━━━━━ Records supplied
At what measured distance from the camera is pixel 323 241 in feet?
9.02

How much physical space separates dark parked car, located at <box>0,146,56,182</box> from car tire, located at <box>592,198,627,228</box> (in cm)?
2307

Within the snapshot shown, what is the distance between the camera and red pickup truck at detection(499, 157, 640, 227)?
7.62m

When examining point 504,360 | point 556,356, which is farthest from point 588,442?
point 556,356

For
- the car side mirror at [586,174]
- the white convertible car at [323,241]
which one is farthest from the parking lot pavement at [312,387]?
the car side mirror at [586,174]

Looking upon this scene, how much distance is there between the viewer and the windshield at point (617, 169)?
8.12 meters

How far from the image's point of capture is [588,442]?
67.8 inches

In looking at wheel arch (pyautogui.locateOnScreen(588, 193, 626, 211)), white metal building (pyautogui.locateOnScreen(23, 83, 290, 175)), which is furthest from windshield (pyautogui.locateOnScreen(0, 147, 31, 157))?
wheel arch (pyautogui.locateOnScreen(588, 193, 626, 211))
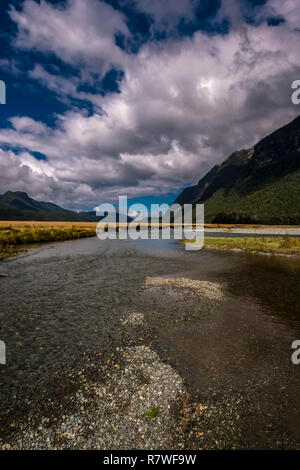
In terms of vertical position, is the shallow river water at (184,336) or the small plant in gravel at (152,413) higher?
the small plant in gravel at (152,413)

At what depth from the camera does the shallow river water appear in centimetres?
855

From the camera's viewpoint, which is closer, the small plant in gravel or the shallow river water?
the small plant in gravel

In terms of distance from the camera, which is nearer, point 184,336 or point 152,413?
point 152,413

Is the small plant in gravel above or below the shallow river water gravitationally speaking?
above

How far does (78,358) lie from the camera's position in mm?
11141

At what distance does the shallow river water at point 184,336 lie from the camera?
28.1ft

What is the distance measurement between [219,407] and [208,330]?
20.5 ft

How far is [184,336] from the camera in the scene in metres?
13.3

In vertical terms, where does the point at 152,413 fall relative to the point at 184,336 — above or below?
above

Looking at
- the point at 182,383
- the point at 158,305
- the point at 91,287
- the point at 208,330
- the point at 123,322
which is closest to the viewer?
the point at 182,383

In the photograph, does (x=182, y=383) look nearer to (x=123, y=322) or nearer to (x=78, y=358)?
(x=78, y=358)

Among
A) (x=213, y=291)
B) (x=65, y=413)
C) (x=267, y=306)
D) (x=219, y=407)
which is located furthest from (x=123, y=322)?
(x=267, y=306)

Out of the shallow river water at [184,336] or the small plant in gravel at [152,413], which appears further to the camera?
the shallow river water at [184,336]
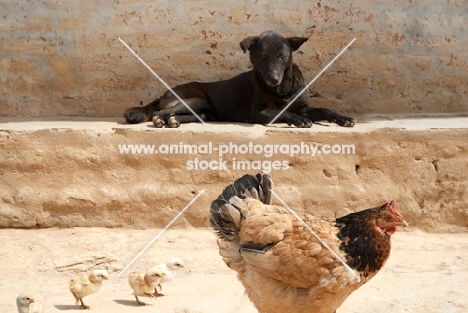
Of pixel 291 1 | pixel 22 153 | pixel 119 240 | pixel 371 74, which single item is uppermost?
pixel 291 1

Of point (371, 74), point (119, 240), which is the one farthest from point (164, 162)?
point (371, 74)

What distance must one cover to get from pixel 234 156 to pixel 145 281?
1.70 metres

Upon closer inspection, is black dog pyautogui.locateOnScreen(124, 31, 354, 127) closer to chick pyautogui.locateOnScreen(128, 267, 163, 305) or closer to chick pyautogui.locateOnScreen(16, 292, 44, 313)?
chick pyautogui.locateOnScreen(128, 267, 163, 305)

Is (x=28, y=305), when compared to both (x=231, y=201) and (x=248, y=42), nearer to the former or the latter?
(x=231, y=201)

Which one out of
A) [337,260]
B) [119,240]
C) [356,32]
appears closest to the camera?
[337,260]

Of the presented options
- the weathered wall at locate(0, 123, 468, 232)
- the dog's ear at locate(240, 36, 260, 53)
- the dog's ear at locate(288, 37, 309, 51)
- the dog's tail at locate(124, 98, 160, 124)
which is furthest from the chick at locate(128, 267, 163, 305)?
the dog's ear at locate(288, 37, 309, 51)

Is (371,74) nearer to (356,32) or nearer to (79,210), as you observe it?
(356,32)

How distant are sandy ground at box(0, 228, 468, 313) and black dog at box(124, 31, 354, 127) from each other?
1.13 meters

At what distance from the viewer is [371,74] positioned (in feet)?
25.9

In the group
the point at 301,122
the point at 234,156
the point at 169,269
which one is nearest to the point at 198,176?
the point at 234,156

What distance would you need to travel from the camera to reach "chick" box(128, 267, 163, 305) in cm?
543

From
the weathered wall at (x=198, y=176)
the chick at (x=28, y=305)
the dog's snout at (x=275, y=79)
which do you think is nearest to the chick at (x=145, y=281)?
the chick at (x=28, y=305)

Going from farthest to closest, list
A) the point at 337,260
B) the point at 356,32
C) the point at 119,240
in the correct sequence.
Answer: the point at 356,32, the point at 119,240, the point at 337,260

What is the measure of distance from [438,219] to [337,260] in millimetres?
2801
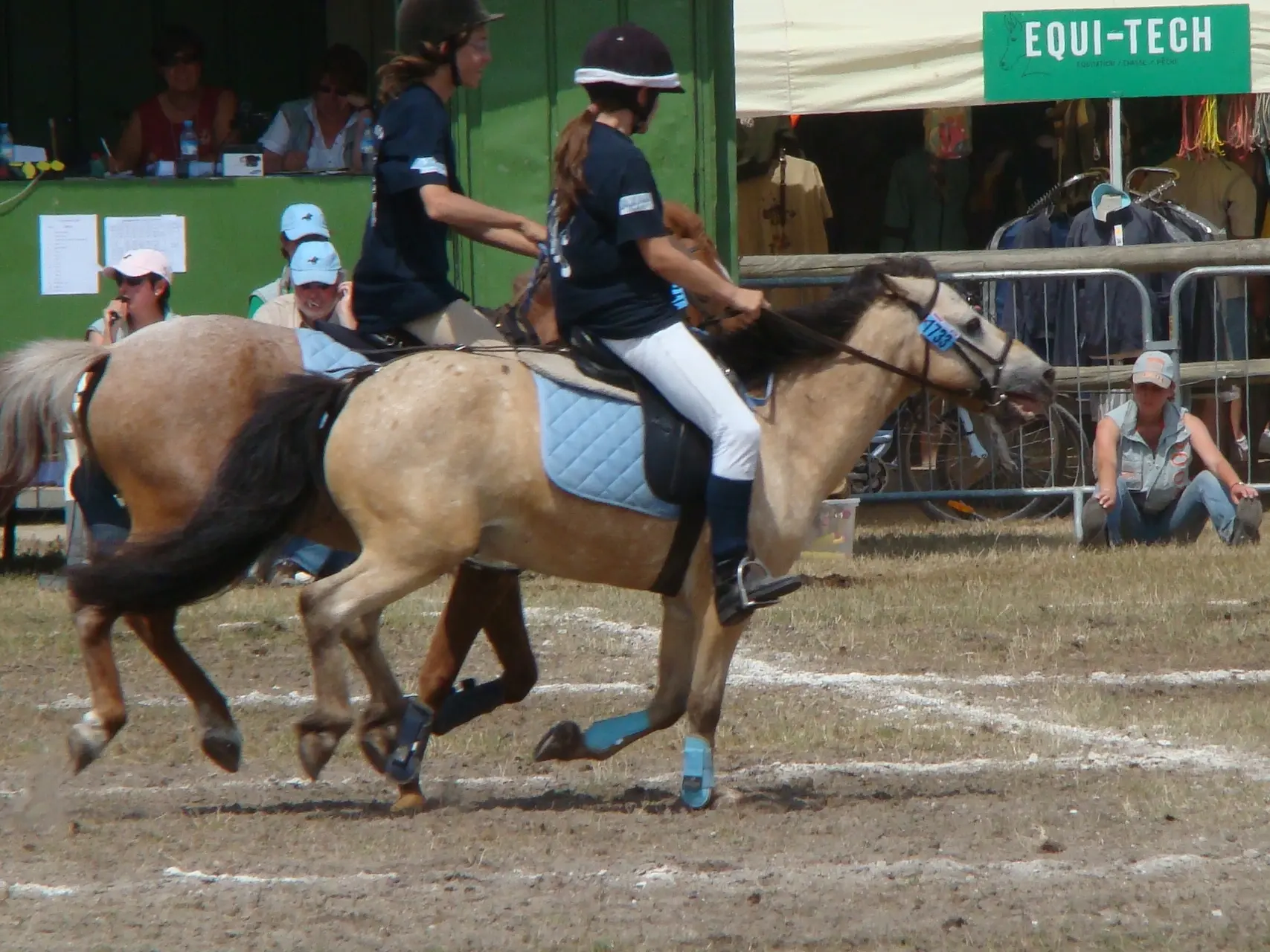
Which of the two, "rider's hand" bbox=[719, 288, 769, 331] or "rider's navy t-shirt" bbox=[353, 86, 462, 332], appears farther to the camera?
"rider's navy t-shirt" bbox=[353, 86, 462, 332]

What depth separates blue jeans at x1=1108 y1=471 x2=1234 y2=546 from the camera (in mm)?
11898

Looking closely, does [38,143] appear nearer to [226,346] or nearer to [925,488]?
[925,488]

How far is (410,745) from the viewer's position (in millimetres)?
6301

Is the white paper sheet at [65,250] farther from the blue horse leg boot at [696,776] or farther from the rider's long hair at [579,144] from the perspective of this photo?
the blue horse leg boot at [696,776]

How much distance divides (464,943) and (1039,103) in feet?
40.2

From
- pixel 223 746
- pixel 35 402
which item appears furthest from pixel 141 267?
pixel 223 746

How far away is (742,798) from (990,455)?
673cm

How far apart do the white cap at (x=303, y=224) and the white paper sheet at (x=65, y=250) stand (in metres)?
2.45

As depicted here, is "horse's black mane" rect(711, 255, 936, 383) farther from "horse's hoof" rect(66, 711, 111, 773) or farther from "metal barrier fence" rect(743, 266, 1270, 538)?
"metal barrier fence" rect(743, 266, 1270, 538)

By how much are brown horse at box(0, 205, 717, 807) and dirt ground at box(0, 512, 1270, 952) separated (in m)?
0.33

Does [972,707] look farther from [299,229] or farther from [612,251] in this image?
[299,229]

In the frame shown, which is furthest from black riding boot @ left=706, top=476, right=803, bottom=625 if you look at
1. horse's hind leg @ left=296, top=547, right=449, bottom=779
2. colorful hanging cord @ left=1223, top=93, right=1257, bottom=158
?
colorful hanging cord @ left=1223, top=93, right=1257, bottom=158

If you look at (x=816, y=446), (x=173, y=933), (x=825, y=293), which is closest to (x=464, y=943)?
(x=173, y=933)

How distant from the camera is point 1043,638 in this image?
9.30 meters
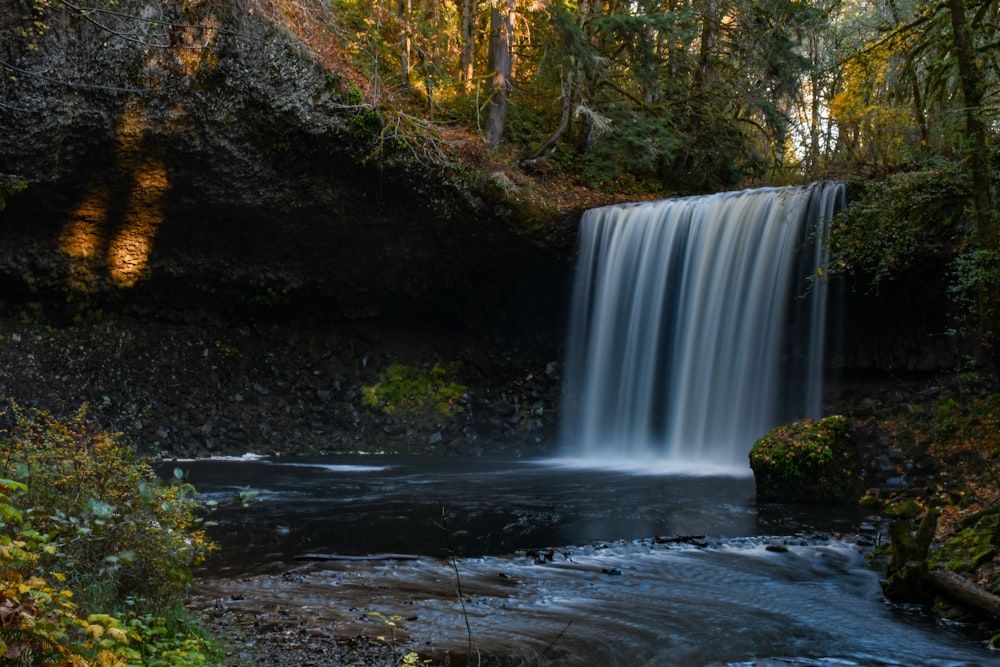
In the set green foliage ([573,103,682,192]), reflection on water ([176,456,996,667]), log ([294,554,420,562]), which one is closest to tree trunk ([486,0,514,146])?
━━━━━━━━━━
Print each of the records above exactly as written, leaving no picture in the copy.

● **Right answer**
At what measured distance from the camera is pixel 323 241 in feet?
9.02

How much physical space separates dark parked car, located at <box>0,146,56,182</box> from car tire, located at <box>592,198,627,228</box> (in cm)?
2307

Within the snapshot shown, what is the distance between the camera and red pickup truck at detection(499, 157, 640, 227)?
7.62m

When examining point 504,360 | point 556,356, which is farthest from point 588,442?
point 556,356

For
- the car side mirror at [586,174]
- the white convertible car at [323,241]
which one is farthest from the parking lot pavement at [312,387]?
the car side mirror at [586,174]

Looking upon this scene, how much distance is there between the viewer and the windshield at point (617, 169)?
8.12 meters

How far from the image's point of capture is [588,442]?
67.8 inches

In looking at wheel arch (pyautogui.locateOnScreen(588, 193, 626, 211)), white metal building (pyautogui.locateOnScreen(23, 83, 290, 175)), which is furthest from windshield (pyautogui.locateOnScreen(0, 147, 31, 157))?
wheel arch (pyautogui.locateOnScreen(588, 193, 626, 211))
In terms of vertical position, is the shallow river water at (184,336) or the small plant in gravel at (152,413) higher?
the small plant in gravel at (152,413)

At what depth from the camera does the shallow river water appear in centimetres?
855

From the camera's viewpoint, which is closer, the small plant in gravel or the shallow river water?
the small plant in gravel

In terms of distance from the camera, which is nearer, point 184,336 or point 152,413?
point 152,413

Is the small plant in gravel above or below the shallow river water gravitationally speaking?
above

How far does (78,358) lie from the camera's position in mm?
11141

At what distance does the shallow river water at point 184,336 lie from the camera?
28.1ft

What is the distance measurement between [219,407] and [208,330]?
20.5 ft

How far is [184,336] from the camera in the scene in metres?
13.3

In vertical terms, where does the point at 152,413 fall relative to the point at 184,336 — above or below?
above

Looking at
- the point at 182,383
- the point at 158,305
- the point at 91,287
- the point at 208,330
- the point at 123,322
which is closest to the viewer?
the point at 182,383

In the photograph, does (x=182, y=383) look nearer to (x=123, y=322) or nearer to (x=78, y=358)?
(x=78, y=358)

Among
A) (x=213, y=291)
B) (x=65, y=413)
C) (x=267, y=306)
D) (x=219, y=407)
which is located furthest from (x=123, y=322)?
(x=267, y=306)

Out of the shallow river water at [184,336] or the small plant in gravel at [152,413], which appears further to the camera?
the shallow river water at [184,336]
Of pixel 291 1 | pixel 22 153 | pixel 119 240 | pixel 371 74, which single item is uppermost?
pixel 291 1

Of point (371, 74), point (119, 240), which is the one farthest from point (164, 162)?
point (371, 74)

What distance must one cover to get from pixel 234 156 to pixel 145 281?
1.70 metres

Upon closer inspection, is black dog pyautogui.locateOnScreen(124, 31, 354, 127) closer to chick pyautogui.locateOnScreen(128, 267, 163, 305) or closer to chick pyautogui.locateOnScreen(16, 292, 44, 313)?
chick pyautogui.locateOnScreen(128, 267, 163, 305)

Is (x=28, y=305), when compared to both (x=231, y=201) and (x=248, y=42), nearer to the former or the latter?
(x=231, y=201)

Which one out of
A) [337,260]
B) [119,240]
C) [356,32]
appears closest to the camera?
[337,260]

Of the presented options
- the weathered wall at locate(0, 123, 468, 232)
- the dog's ear at locate(240, 36, 260, 53)
- the dog's ear at locate(288, 37, 309, 51)
- the dog's tail at locate(124, 98, 160, 124)
which is furthest from the chick at locate(128, 267, 163, 305)?
the dog's ear at locate(288, 37, 309, 51)

Is (371,74) nearer to (356,32) or nearer to (79,210), as you observe it?
(356,32)

How distant are sandy ground at box(0, 228, 468, 313) and black dog at box(124, 31, 354, 127) from each other?
1.13 meters

At what distance from the viewer is [371,74] positioned (in feet)?
25.9

In the group
the point at 301,122
the point at 234,156
the point at 169,269
which one is nearest to the point at 198,176?
the point at 234,156

What distance would you need to travel from the camera to reach "chick" box(128, 267, 163, 305) in cm?
543

From
the weathered wall at (x=198, y=176)
the chick at (x=28, y=305)
the dog's snout at (x=275, y=79)
which do you think is nearest to the chick at (x=145, y=281)?
the chick at (x=28, y=305)

Going from farthest to closest, list
A) the point at 337,260
B) the point at 356,32
C) the point at 119,240
in the correct sequence.
Answer: the point at 356,32, the point at 119,240, the point at 337,260

What is the measure of distance from [438,219] to [337,260] in millimetres?
2801
Which of the two, "rider's hand" bbox=[719, 288, 769, 331] or "rider's navy t-shirt" bbox=[353, 86, 462, 332], appears farther to the camera?
"rider's navy t-shirt" bbox=[353, 86, 462, 332]

What depth separates blue jeans at x1=1108 y1=471 x2=1234 y2=546 from the camera (in mm)?
11898

Looking closely, does [38,143] appear nearer to [226,346] or nearer to [925,488]?
[925,488]

How far is (410,745) from the viewer's position (in millimetres)?
6301

Is the white paper sheet at [65,250] farther from the blue horse leg boot at [696,776] or farther from the rider's long hair at [579,144] from the perspective of this photo?
the blue horse leg boot at [696,776]

How much distance divides (464,943) and (1039,103) in feet?
40.2

From
- pixel 223 746
- pixel 35 402
which item appears furthest from pixel 141 267?
pixel 223 746

How far away is (742,798) from (990,455)?
673cm

How far apart do the white cap at (x=303, y=224) and the white paper sheet at (x=65, y=250) stand (in metres)?
2.45

As depicted here, is "horse's black mane" rect(711, 255, 936, 383) farther from "horse's hoof" rect(66, 711, 111, 773) or farther from "metal barrier fence" rect(743, 266, 1270, 538)?
"metal barrier fence" rect(743, 266, 1270, 538)

By how much are brown horse at box(0, 205, 717, 807) and dirt ground at box(0, 512, 1270, 952) separated (in m)?
0.33

Does [972,707] look farther from [299,229] or farther from [612,251] in this image?
[299,229]

In the frame shown, which is furthest from black riding boot @ left=706, top=476, right=803, bottom=625 if you look at
1. horse's hind leg @ left=296, top=547, right=449, bottom=779
2. colorful hanging cord @ left=1223, top=93, right=1257, bottom=158
?
colorful hanging cord @ left=1223, top=93, right=1257, bottom=158

If you look at (x=816, y=446), (x=173, y=933), (x=825, y=293), which is closest to (x=464, y=943)?
(x=173, y=933)

How distant from the camera is point 1043,638 in this image?
9.30 meters
In the set green foliage ([573,103,682,192]), reflection on water ([176,456,996,667]), log ([294,554,420,562]), which one is closest to tree trunk ([486,0,514,146])?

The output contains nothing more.